Bild: In der Amerika-Gedenkbibliothek kann man machen, was man will
taz: Frau Borsky, Frau Jacobi, wenn man vor der Pandemie in die
Amerika-Gedenkbibliothek kam, war sie meist voll. Mal saß man neben
Studierenden, mal neben Leuten, die Deutsch lernen, Schüler*innen und
Menschen, die wohl wohnungslos sind, ebenso wie Promovierenden. Warum
fühlen sich in Ihrer Bibliothek so viele wohl?
Jennifer Borsky: Am wichtigsten sind die einfachen Dinge: die relativ
langen Öffnungszeiten, barrierefreie Zugänge, dass man sich bei uns nicht
rechtfertigen oder etwas kaufen muss. Wir versuchen, die Bibliothek
möglichst gepflegt zu halten. Und dann ist der Umgang miteinander total
entscheidend. Unsere Kolleg*innen, gerade die, die schon lange in der
Amerika-Gedenkbibliothek arbeiten, haben eine große Gelassenheit mit der
Verschiedenheit der Menschen.
Anna Jacobi: Wir versuchen zu vermitteln, dass Bibliothek [1][nicht etwas
ist, wofür man schon ganz gebildet sein muss], sondern ein Ort, an dem man
machen kann, was man möchte. Deswegen wollen wir das Hineingehen so einfach
wie möglich gestalten. Wir stellen zum Beispiel draußen Liegestühle auf,
stellen WLAN zur Verfügung und nennen das Frischluftbibliothek. Eine
niedrigschwellige Ausstrahlung ist das Stärkste, was wir tun können.

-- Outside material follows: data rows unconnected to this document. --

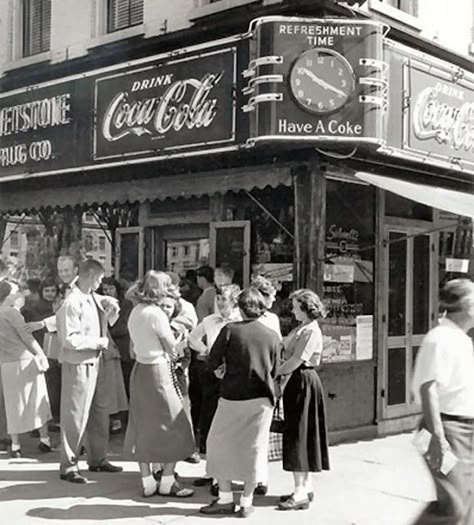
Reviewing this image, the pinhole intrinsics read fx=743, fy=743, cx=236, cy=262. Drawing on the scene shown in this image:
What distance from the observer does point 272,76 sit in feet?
20.3

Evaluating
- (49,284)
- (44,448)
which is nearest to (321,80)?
(49,284)

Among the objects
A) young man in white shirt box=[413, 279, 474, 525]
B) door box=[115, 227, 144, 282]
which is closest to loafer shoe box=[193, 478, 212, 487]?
young man in white shirt box=[413, 279, 474, 525]

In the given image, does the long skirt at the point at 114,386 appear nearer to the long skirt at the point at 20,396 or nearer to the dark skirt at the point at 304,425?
the long skirt at the point at 20,396

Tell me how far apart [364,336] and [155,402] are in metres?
2.89

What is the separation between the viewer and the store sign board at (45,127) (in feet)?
26.9

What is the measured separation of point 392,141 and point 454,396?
3506mm

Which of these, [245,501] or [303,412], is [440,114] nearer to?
[303,412]

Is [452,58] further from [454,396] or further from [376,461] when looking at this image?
[454,396]

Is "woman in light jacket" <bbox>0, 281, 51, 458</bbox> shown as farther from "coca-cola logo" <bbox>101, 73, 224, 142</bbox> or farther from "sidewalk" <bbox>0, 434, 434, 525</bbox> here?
"coca-cola logo" <bbox>101, 73, 224, 142</bbox>

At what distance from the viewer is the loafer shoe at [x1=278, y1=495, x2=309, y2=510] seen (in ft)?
15.8

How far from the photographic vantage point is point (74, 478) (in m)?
5.46

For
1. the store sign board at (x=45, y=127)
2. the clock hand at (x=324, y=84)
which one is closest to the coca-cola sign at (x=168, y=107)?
the store sign board at (x=45, y=127)

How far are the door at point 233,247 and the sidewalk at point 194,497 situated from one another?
1929 mm

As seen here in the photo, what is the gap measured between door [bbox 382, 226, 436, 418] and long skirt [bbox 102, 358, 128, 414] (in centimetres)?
270
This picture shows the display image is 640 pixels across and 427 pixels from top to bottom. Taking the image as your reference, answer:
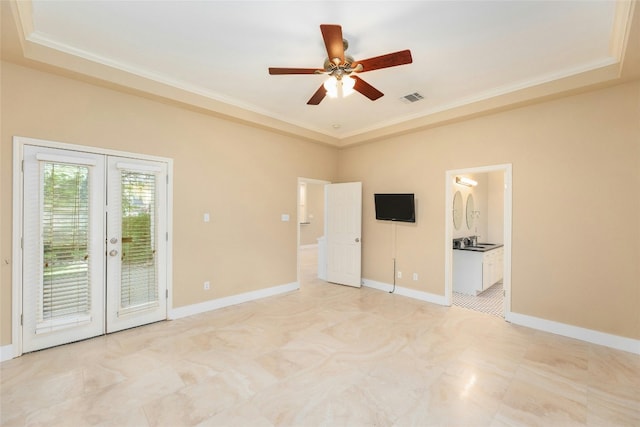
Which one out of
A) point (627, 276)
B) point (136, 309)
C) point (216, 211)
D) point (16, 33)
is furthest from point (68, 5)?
point (627, 276)

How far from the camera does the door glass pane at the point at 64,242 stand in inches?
117

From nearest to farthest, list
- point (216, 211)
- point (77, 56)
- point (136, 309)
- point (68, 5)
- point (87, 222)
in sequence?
point (68, 5), point (77, 56), point (87, 222), point (136, 309), point (216, 211)

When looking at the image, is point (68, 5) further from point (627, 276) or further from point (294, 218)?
point (627, 276)

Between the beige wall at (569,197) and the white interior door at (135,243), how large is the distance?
13.3 ft

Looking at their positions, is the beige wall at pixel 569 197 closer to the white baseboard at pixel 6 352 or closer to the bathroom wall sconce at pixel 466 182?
the bathroom wall sconce at pixel 466 182

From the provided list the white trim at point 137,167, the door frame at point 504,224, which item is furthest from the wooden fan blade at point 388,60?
the white trim at point 137,167

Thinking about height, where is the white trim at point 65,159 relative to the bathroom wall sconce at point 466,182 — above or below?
below

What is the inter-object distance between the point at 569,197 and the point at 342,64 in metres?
3.09

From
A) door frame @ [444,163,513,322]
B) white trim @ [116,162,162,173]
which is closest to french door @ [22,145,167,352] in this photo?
white trim @ [116,162,162,173]

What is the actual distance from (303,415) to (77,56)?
3.94 metres

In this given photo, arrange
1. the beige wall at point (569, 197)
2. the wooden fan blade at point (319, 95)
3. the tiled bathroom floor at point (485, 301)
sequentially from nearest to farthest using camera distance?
1. the wooden fan blade at point (319, 95)
2. the beige wall at point (569, 197)
3. the tiled bathroom floor at point (485, 301)

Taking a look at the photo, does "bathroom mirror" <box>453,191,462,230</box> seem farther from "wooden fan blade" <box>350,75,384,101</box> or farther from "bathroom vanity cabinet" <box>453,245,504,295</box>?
"wooden fan blade" <box>350,75,384,101</box>

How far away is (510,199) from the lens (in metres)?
3.83

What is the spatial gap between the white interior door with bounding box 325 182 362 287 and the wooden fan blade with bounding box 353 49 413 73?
3.10m
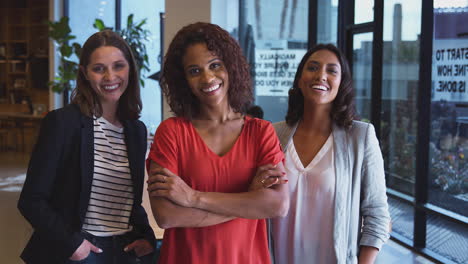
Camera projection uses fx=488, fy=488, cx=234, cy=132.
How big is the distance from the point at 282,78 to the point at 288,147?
5.55 meters

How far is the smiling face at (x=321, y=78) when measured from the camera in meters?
1.87

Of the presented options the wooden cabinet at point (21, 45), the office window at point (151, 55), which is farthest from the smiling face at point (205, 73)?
the wooden cabinet at point (21, 45)

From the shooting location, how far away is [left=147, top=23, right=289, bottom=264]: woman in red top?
4.67ft

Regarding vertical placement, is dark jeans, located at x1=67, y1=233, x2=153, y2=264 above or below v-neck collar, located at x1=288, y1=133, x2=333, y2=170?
→ below

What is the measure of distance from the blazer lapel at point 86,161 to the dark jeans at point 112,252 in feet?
0.41

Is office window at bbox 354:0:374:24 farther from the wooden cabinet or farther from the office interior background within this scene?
the wooden cabinet

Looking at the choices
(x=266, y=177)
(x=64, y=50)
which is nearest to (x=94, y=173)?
(x=266, y=177)

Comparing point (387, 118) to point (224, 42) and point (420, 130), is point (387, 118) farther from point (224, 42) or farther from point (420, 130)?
point (224, 42)

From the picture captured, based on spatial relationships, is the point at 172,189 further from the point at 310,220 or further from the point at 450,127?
the point at 450,127

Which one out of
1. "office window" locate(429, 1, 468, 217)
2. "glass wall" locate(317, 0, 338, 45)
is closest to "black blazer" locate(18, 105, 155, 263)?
"office window" locate(429, 1, 468, 217)

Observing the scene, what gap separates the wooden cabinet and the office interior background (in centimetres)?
526

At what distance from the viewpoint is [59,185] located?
5.51 feet

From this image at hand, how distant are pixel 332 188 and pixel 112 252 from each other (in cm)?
82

In Ihrem Servicekompass steht: Respekt ist in einer Millionenstadt ein Wort
mit vielen Facetten – für uns bedeutet das, einander fair, mit
Wertschätzung und Achtung zu begegnen.
Borsky: Für uns ist das selbstverständlich: Wir sind für alle da und heißen
alle willkommen. Respekt muss man sich nicht verdienen. Das versuchen wir
in allen Interaktionen mit den Besucher*innen zu leben.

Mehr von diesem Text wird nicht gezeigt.